*** SOURCE PASSAGE ***

The first sort we want to consider is the merge sort. The general idea of a merge sort is that we are given a collection that we break into two even pieces. Each of those pieces is sorted individually and then the sorted results are merged back together.

This is a fast sort algorithm because the merge operation is O(n). The reason for this is that when you want the lowest element from either collection, you do not have to look through all the elements, you only need to consider the elements at the low ends of the two collections. That means you only do one comparison. To find the next lowest element you again do one comparison. So you can make a sorted collection of n elements from two smaller sorted collections with only n − 1 comparisons. The fact that you are repeatedly cutting the collection in half means that you get down to a single element in log2(n) cuts. This gives an overall performance of O(n log(n)). For large values of n, this is much better than the O(n2) performance of earlier sorts.

*** End of SOURCE PASSAGE ***

**REQUIRED WORK:**
Answer these questions using the merge sort passage above:
1. Into what is the collection broken at the start of a merge sort?
2. Which elements need to be considered to find the lowest element from either collection during a merge?
3. How many comparisons are needed to make a sorted collection of n elements from two smaller sorted collections?

*** RECORDS SHOWN ***

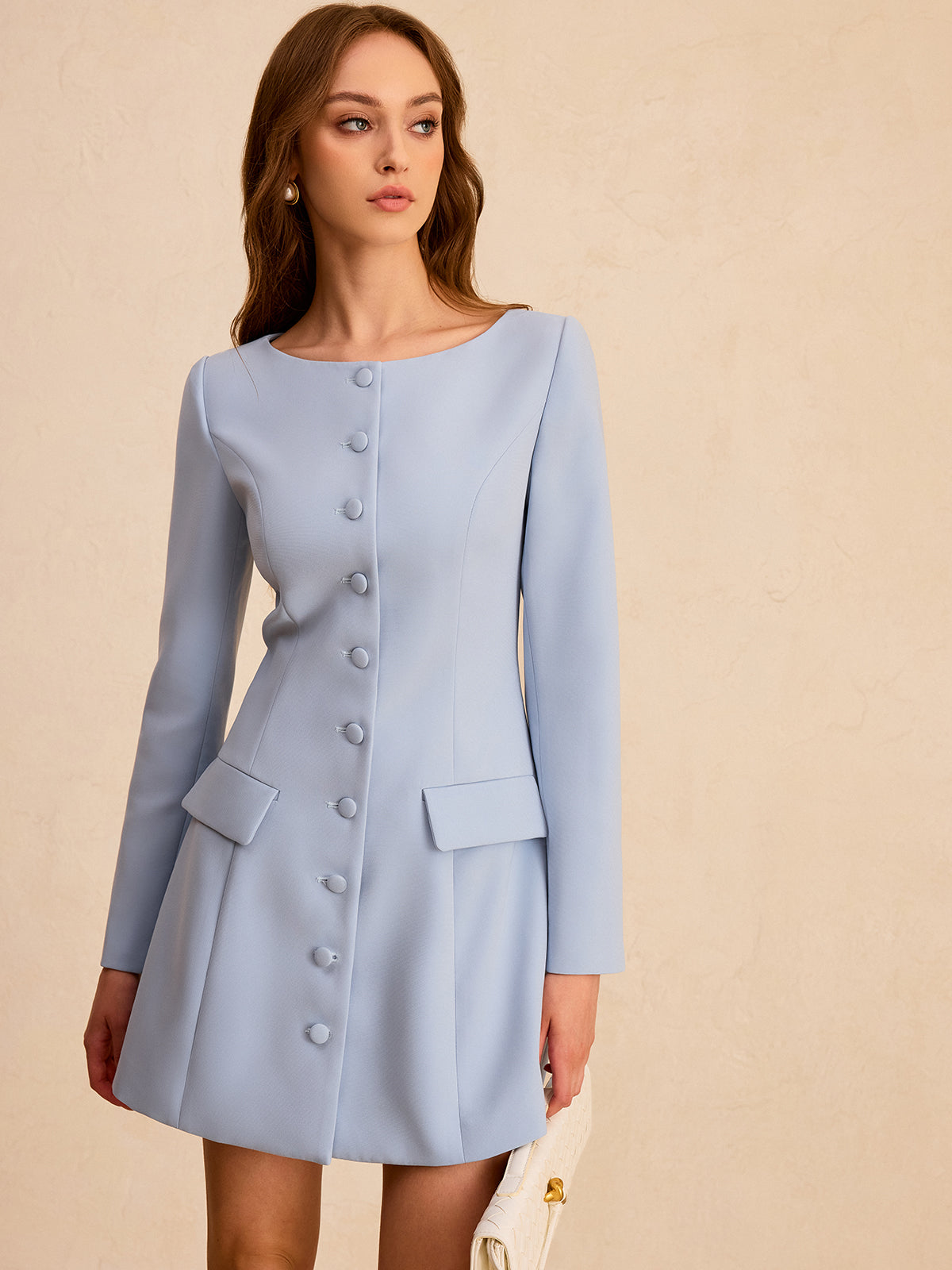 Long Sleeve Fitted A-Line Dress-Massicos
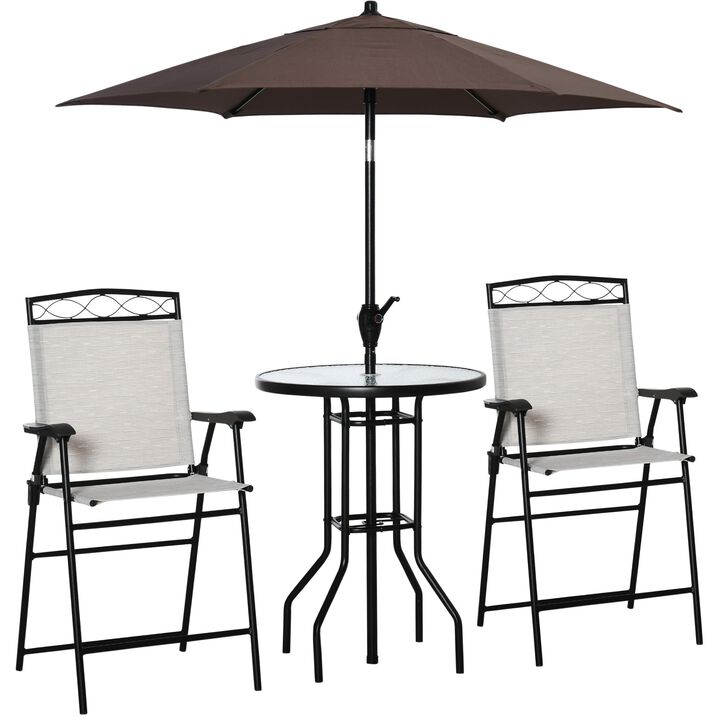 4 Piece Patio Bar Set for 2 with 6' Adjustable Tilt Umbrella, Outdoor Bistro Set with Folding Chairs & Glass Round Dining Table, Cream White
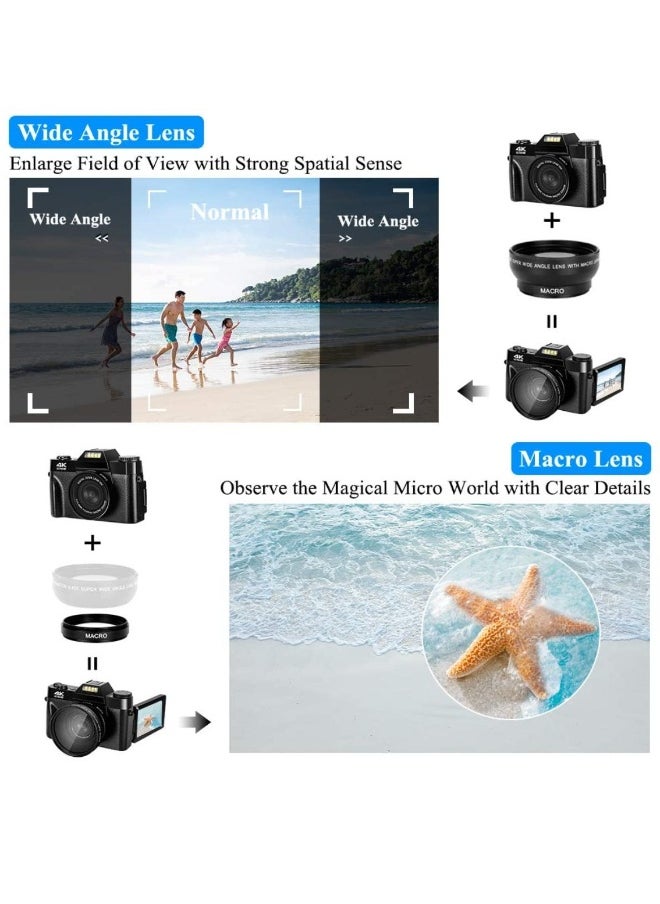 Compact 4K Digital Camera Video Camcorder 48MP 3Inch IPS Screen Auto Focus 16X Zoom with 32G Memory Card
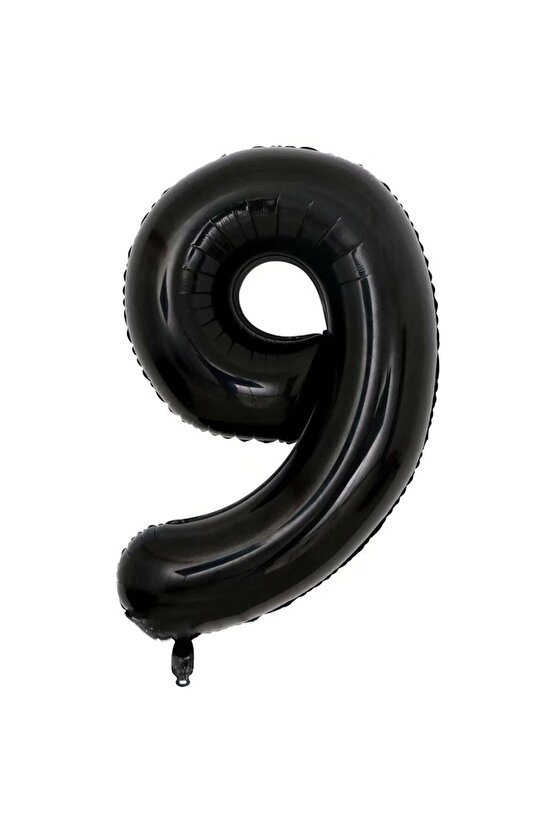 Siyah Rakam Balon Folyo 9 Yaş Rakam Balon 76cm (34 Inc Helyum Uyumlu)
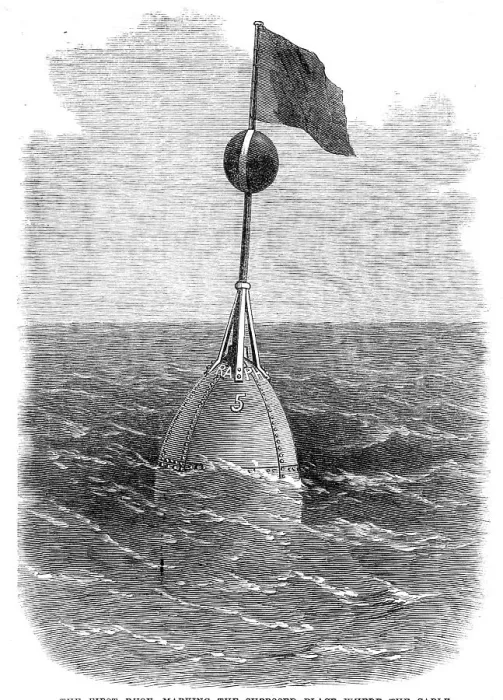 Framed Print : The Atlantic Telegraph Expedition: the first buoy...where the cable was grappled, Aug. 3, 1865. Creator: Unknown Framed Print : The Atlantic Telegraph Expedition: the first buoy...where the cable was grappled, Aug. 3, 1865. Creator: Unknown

*** End of RECORDS SHOWN ***

**TASK SOLUTION:**
1. Two even pieces.
2. The elements at the low ends of the two collections.
3. n − 1 comparisons.